[Opening Records provided section]
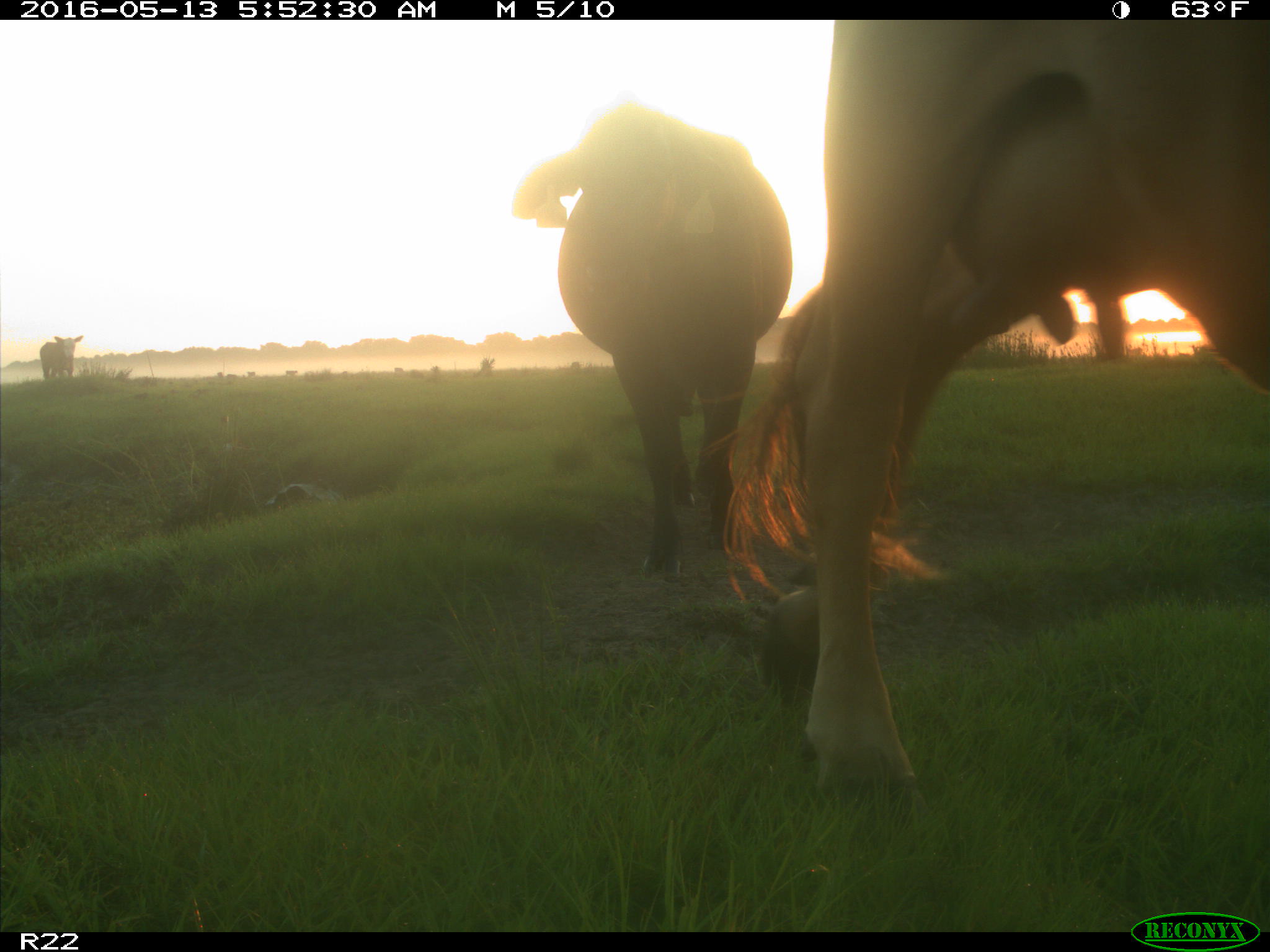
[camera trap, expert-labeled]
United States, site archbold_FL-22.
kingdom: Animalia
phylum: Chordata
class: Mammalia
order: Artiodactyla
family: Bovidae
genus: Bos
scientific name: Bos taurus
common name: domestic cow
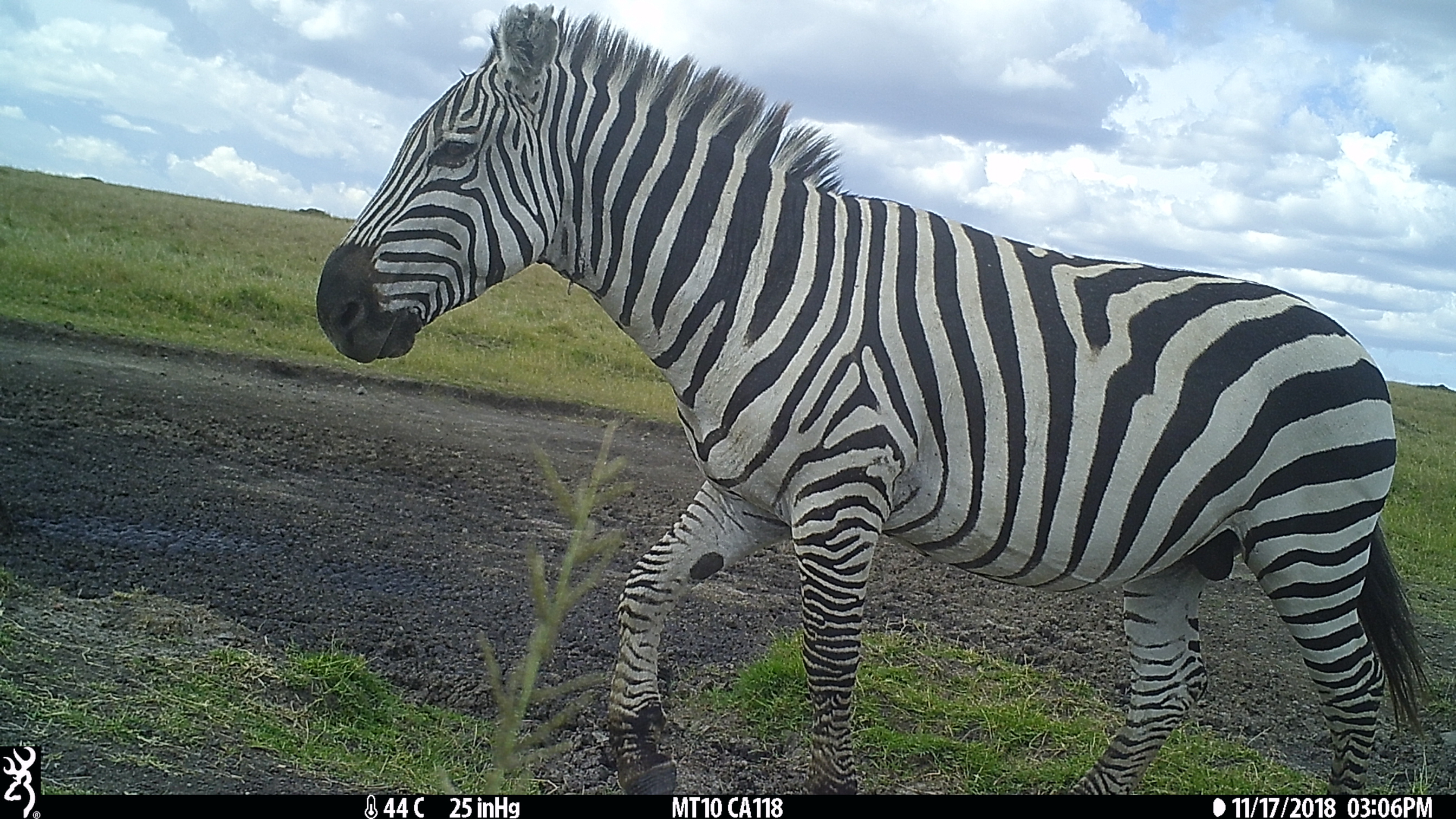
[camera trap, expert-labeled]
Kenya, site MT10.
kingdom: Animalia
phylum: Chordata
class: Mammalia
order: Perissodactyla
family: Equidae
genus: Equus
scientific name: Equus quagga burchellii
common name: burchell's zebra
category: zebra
[Closing Records provided section]
Repeat each entry above exactly. Omit the pictures.

[camera trap, expert-labeled]
United States, site archbold_FL-22.
kingdom: Animalia
phylum: Chordata
class: Mammalia
order: Artiodactyla
family: Bovidae
genus: Bos
scientific name: Bos taurus
common name: domestic cow
[camera trap, expert-labeled]
Kenya, site MT10.
kingdom: Animalia
phylum: Chordata
class: Mammalia
order: Perissodactyla
family: Equidae
genus: Equus
scientific name: Equus quagga burchellii
common name: burchell's zebra
category: zebra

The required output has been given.